Dataset items:
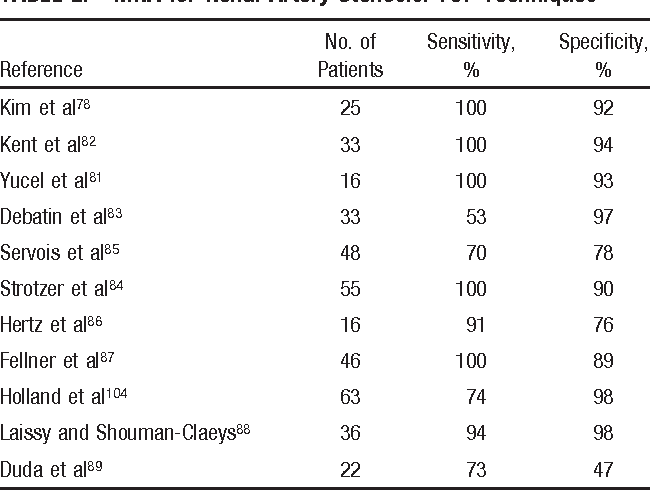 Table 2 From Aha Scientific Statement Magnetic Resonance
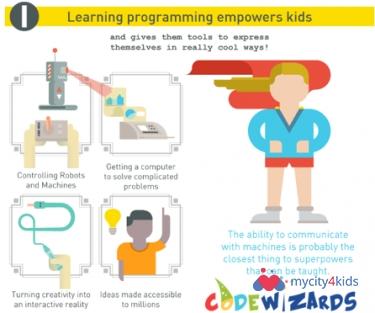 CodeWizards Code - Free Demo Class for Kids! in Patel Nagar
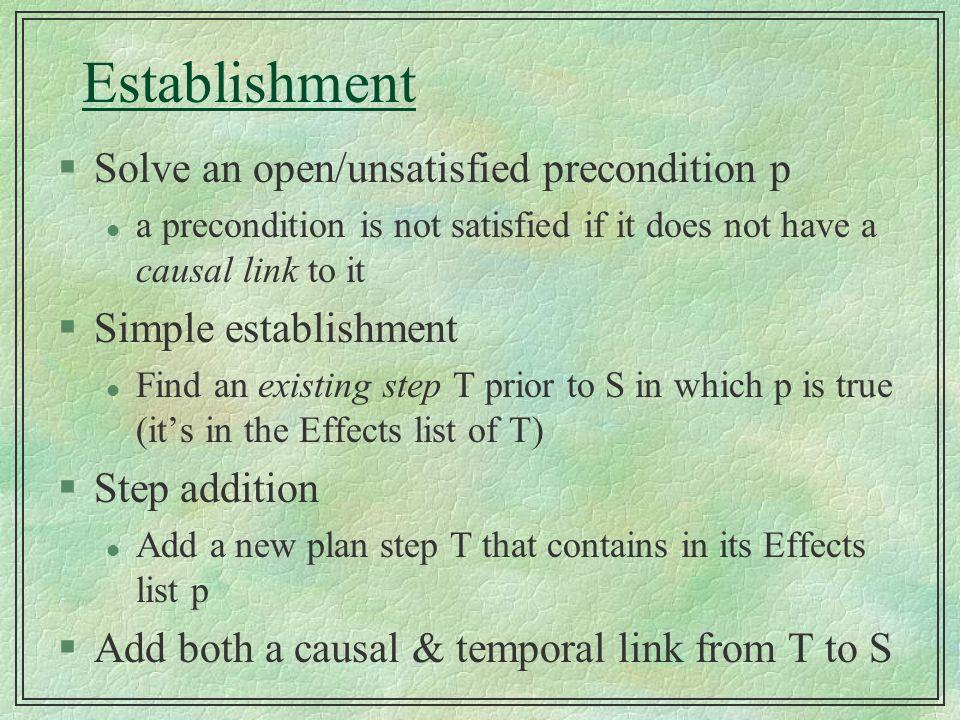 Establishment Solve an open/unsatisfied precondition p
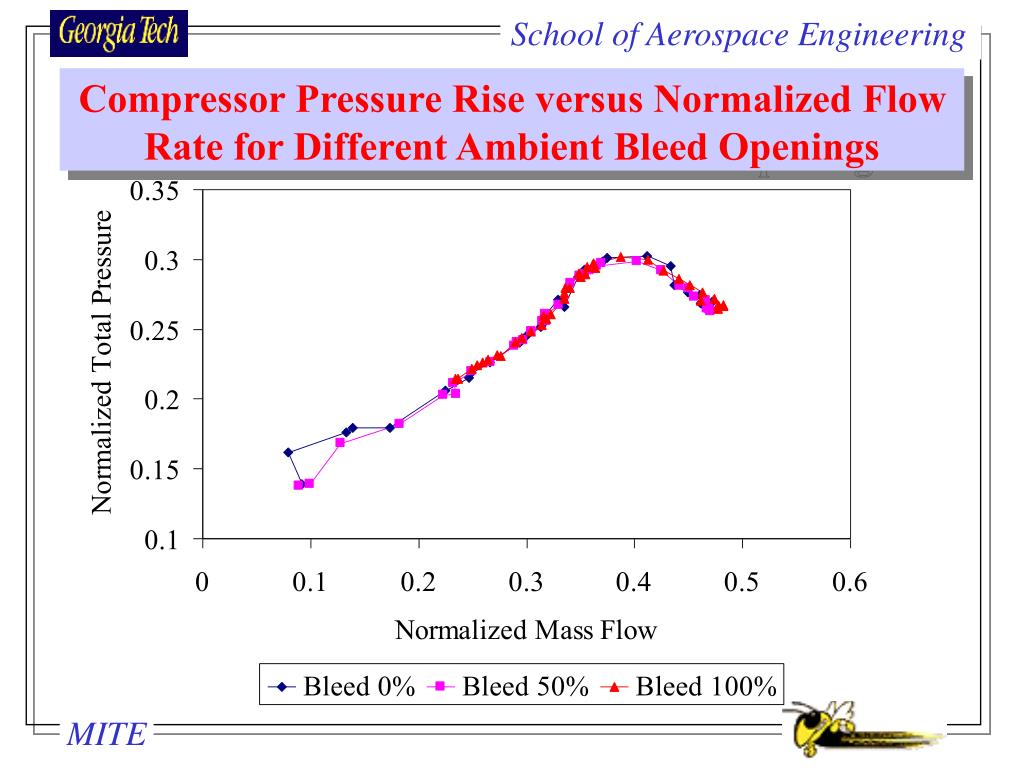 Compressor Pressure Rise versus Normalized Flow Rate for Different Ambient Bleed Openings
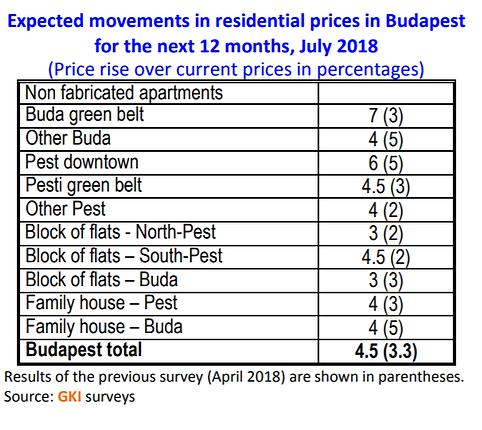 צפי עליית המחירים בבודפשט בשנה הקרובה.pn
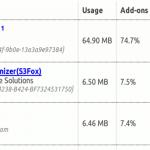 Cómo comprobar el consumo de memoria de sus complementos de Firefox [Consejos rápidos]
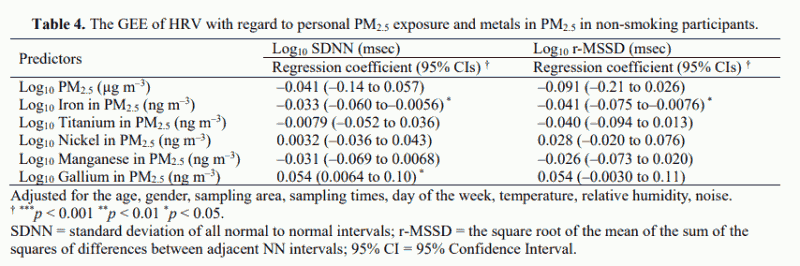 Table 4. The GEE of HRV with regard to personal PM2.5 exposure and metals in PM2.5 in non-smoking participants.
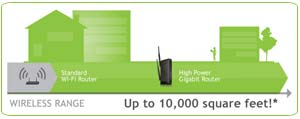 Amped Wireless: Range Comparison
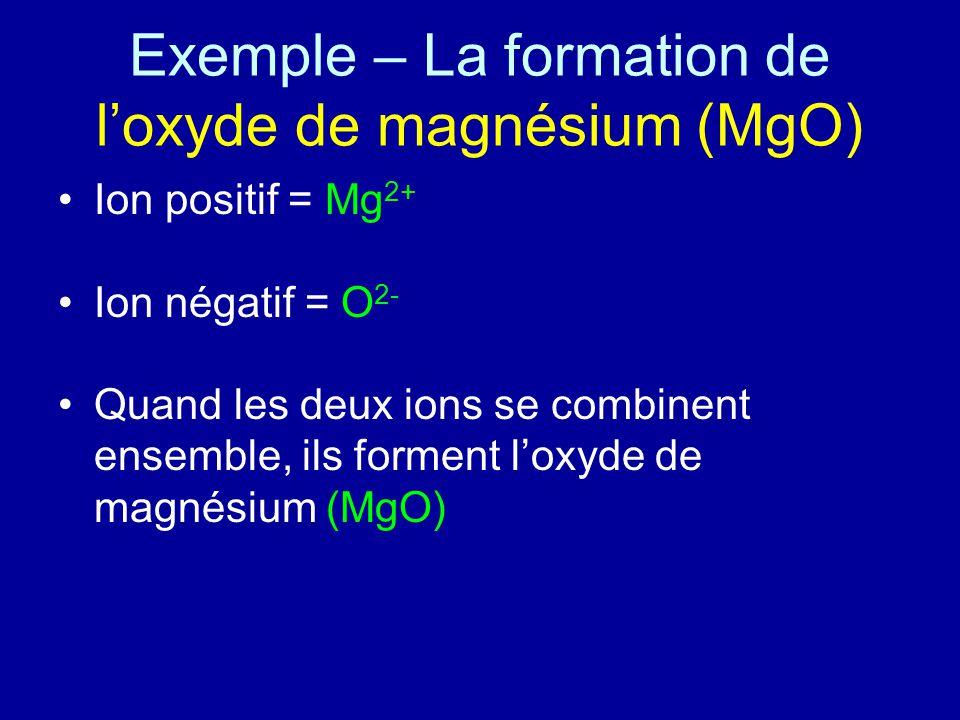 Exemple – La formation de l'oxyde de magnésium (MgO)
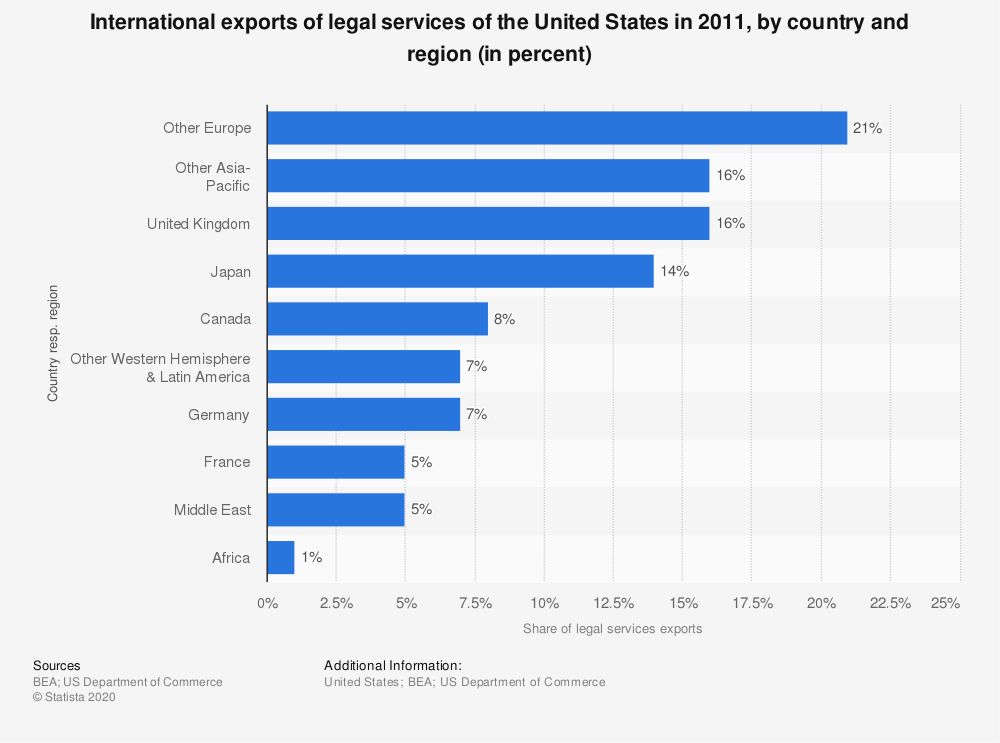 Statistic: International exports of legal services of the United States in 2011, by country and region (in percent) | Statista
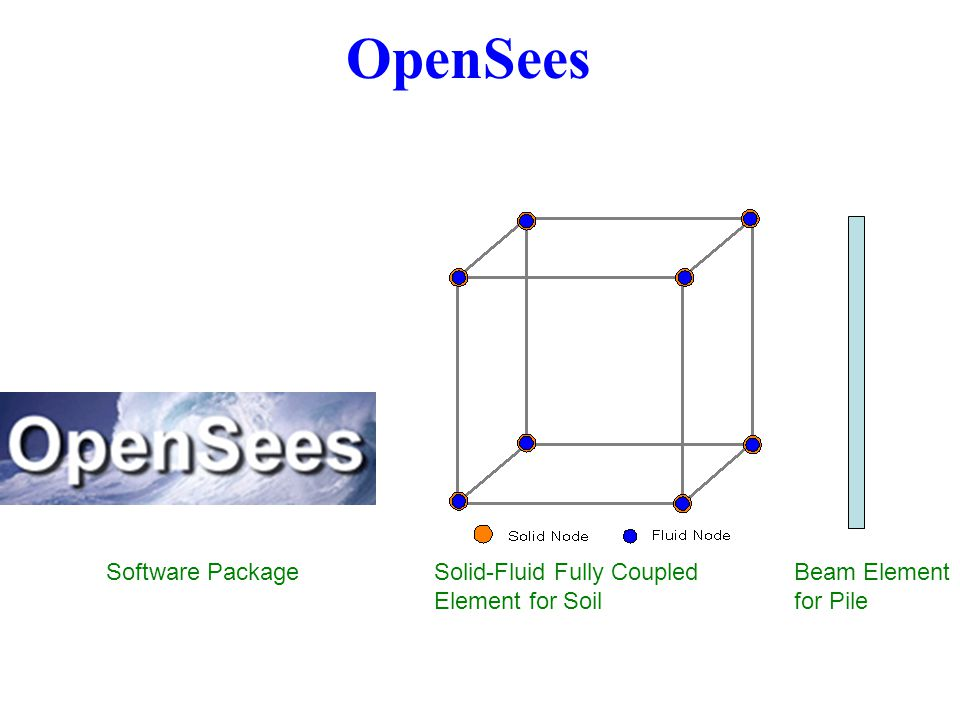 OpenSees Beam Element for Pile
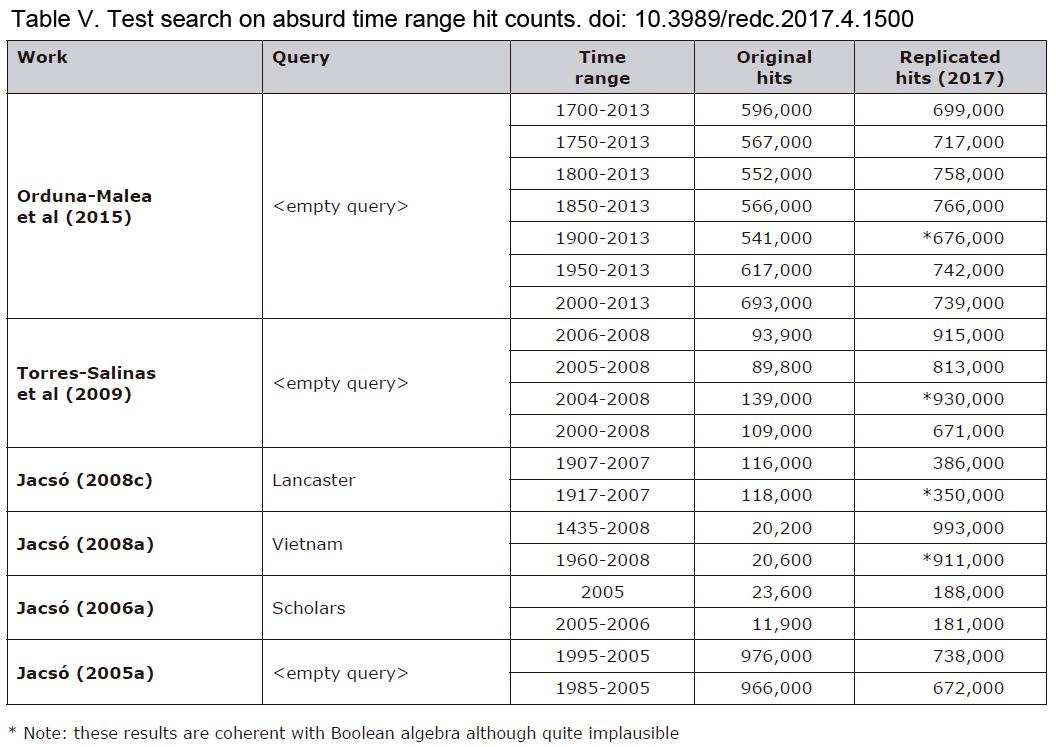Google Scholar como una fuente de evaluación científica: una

● **WHAT THIS TASK INVOLVES**: Retype the lines starting with the one that holds "Establishment Solve an" and ending with the last line of the data above, both included; skip the pictures.

● **ANSWER FOR THE TASK**:
 Establishment Solve an open/unsatisfied precondition p
 Compressor Pressure Rise versus Normalized Flow Rate for Different Ambient Bleed Openings
 צפי עליית המחירים בבודפשט בשנה הקרובה.pn
 Cómo comprobar el consumo de memoria de sus complementos de Firefox [Consejos rápidos]
 Table 4. The GEE of HRV with regard to personal PM2.5 exposure and metals in PM2.5 in non-smoking participants.
 Amped Wireless: Range Comparison
 Exemple – La formation de l'oxyde de magnésium (MgO)
 Statistic: International exports of legal services of the United States in 2011, by country and region (in percent) | Statista
 OpenSees Beam Element for Pile
Google Scholar como una fuente de evaluación científica: una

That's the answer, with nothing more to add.